#### [TEXT BLOCK]
As December 31st, 2018 came and went, it brought to end another tough year for the retail sector. 16 national retail brands filed for bankruptcy in 2018, the fourth highest number in the past dozen years. Well known brands like Nine West and David’s Bridals, and a retailer that was founded 125 years ago in Sears, all filed for Chapter 11. And that’s coming off of a brutal 2017, which was the worst year for retail bankruptcies since the 2008 recession with 20 bankruptcies. It’s gotten so bad that there’s even a term for the recent current carnage in the retail sector, the Retail Apocalypse, first coined by The Atlantic in 2017.
Number of national retail brands filing for bankruptcy by year
But it wasn’t all negative news for retail. During the holiday shopping season from November 1st to December 24th, US shoppers spent more than $850 billion dollars, which was the best holiday shopping total in the past 6 years. Overall sales were up 6% year over year, with categories like apparel and home improvement showing even stronger growth. It was yet another sign of strong consumer confidence, as the consumer confidence index has grown 5x since its 2008 recession lows, and even hit an 18 year high in October.
Ironically, the consumer confidence graph looks strangely similar to the chart of retail brand bankruptcies by year. From 2012, both have climbed steadily hitting high watermarks over the past 2 years. So as consumers’ confidence in the economy is near record highs, and they are spending more on holiday shopping than we’ve seen in many years, retail brands are also going bankrupt at record rates.
How is that possible? You might immediately jump to the conclusion that ecommerce is to blame, and you wouldn’t be wrong. But it goes beyond that. While growing quickly, ecommerce is still only 10% of total US retail. This holiday season, overall brick-and-mortar sales actually grew 3.3%. Dollar General opened almost 1,000 new physical stores in 2018 alone. Ecommerce is eating the world, but there’s still also plenty of spending left to feed retail mouths offline.

#### [DIRECTION 1]
In the passage on retail, reproduce the part from "As December 31st, 2018" up to and including "Atlantic in 2017.", swapping "Chapter 11" for "Chapter 7".
#### [DIRECTION 2]
List every retail brand or retailer named in the passage on retail.

#### [GIVEN INFORMATION]
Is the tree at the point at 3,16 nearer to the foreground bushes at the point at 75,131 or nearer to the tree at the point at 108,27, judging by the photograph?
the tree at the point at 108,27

#### [TASK ANSWER 1]
As December 31st, 2018 came and went, it brought to end another tough year for the retail sector. 16 national retail brands filed for bankruptcy in 2018, the fourth highest number in the past dozen years. Well known brands like Nine West and David’s Bridals, and a retailer that was founded 125 years ago in Sears, all filed for Chapter 7. And that’s coming off of a brutal 2017, which was the worst year for retail bankruptcies since the 2008 recession with 20 bankruptcies. It’s gotten so bad that there’s even a term for the recent current carnage in the retail sector, the Retail Apocalypse, first coined by The Atlantic in 2017.

#### [TASK ANSWER 2]
Nine West, David’s Bridals, Sears, Dollar General